His research interests focus primarily on general pedagogy, school pedagogy, and didactics, with a particular emphasis on the quality of educational processes in contemporary schooling and higher education. A central place in his work is occupied by the competence-based approach: investigating and conceptualising the competence profile of the contemporary teacher (social and communication competences, professional identity and motivation, self-regulation and self-efficacy, and competences for inclusive and intercultural practice), alongside analyses of teacher professionalisation and models of professional development.

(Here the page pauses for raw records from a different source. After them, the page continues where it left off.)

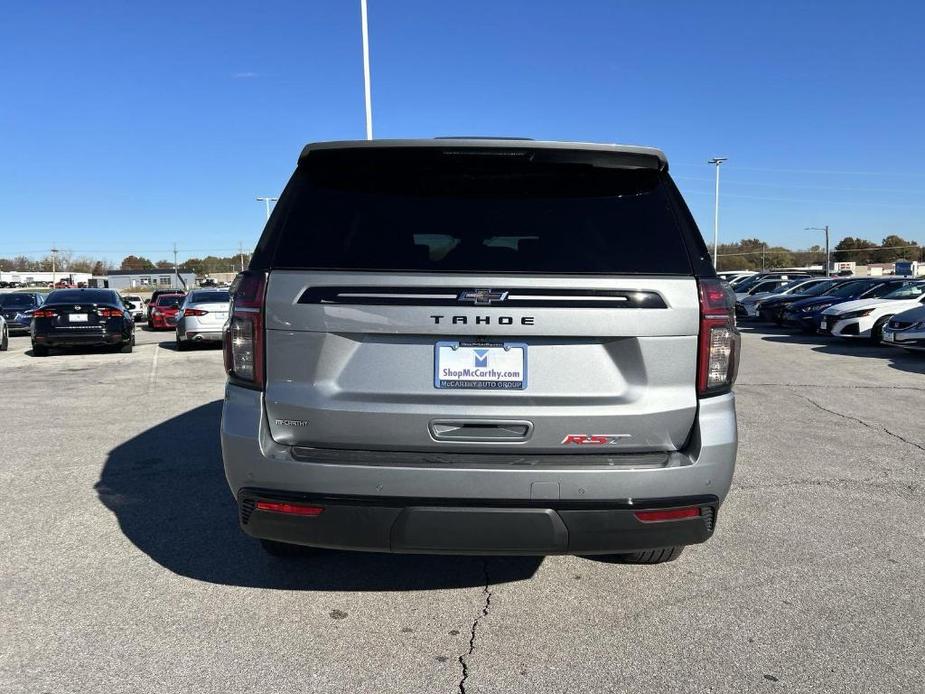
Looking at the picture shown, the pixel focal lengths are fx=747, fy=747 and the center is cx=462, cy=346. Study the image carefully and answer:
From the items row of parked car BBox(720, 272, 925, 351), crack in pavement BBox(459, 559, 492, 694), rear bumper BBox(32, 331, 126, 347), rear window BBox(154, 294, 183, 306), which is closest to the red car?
rear window BBox(154, 294, 183, 306)

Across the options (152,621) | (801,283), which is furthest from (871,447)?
(801,283)

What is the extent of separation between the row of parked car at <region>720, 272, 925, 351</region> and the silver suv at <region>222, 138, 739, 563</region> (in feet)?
42.7

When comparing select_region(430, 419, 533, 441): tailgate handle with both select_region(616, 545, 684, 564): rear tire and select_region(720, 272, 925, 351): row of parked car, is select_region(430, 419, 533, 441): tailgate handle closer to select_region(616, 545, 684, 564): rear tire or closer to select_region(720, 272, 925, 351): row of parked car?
select_region(616, 545, 684, 564): rear tire

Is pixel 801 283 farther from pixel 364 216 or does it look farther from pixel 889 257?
pixel 889 257

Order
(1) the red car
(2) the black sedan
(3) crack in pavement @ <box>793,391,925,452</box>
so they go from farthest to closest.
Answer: (1) the red car
(2) the black sedan
(3) crack in pavement @ <box>793,391,925,452</box>

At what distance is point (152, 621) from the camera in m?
3.29

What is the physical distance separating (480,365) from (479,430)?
0.25 meters

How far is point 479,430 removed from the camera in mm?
2902

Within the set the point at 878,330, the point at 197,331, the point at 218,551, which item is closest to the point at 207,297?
the point at 197,331

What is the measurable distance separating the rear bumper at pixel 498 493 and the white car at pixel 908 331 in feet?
42.6

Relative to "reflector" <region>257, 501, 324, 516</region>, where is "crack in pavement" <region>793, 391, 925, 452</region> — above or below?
below

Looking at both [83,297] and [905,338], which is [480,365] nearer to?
[905,338]

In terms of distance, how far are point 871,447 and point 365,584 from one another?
16.7 ft

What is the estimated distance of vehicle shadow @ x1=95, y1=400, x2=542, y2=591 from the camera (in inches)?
146
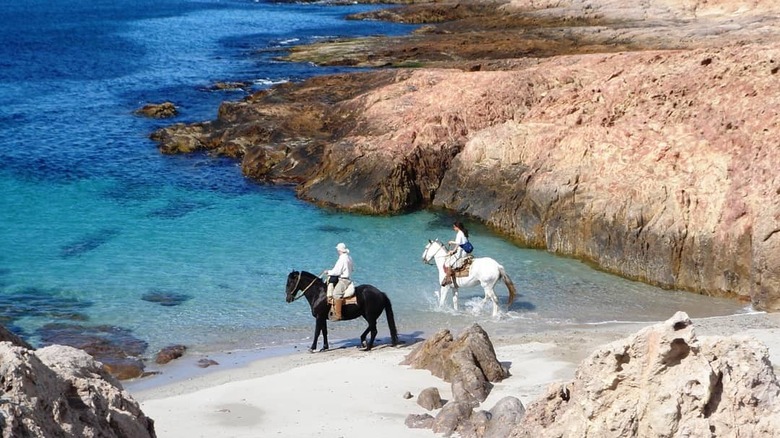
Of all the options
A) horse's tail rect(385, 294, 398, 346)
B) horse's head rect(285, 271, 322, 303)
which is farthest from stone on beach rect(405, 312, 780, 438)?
horse's head rect(285, 271, 322, 303)

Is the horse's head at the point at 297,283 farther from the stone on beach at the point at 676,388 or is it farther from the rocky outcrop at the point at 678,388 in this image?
the rocky outcrop at the point at 678,388

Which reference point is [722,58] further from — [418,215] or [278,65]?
[278,65]

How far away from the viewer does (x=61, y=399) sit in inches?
321

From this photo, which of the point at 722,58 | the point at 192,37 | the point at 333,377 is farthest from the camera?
the point at 192,37

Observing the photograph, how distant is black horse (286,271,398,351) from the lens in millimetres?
19125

Within didactics, he is especially concerned with curriculum planning and learning outcomes, teaching and assessment methods, instructional design in hybrid learning environments, and the evaluation of key components of initial teacher education—particularly teaching practice and its contribution to professional socialisation and quality assurance in study programmes.

He also systematically examines transformations of learning and teaching in digitally mediated environments: Generation Z learning, digital habits and risks, digital well-being, and the pedagogical and ethical dilemmas associated with introducing technology and artificial intelligence into education. Within this framework, for several years he has pursued research on “education for the future” under conditions of accelerated technological development, arguing that digital transformation must be didactically grounded and values-based, supported by teacher empowerment, the development of media and information literacy, the protection of learners’ well-being, and transparent governance of data and algorithmic processes. As an interdisciplinary theoretical and methodological framework, he develops and promotes cognitive cybernetics as an approach to understanding learning, self-regulation, motivation, and the design of educational environments in the context of intelligent technologies.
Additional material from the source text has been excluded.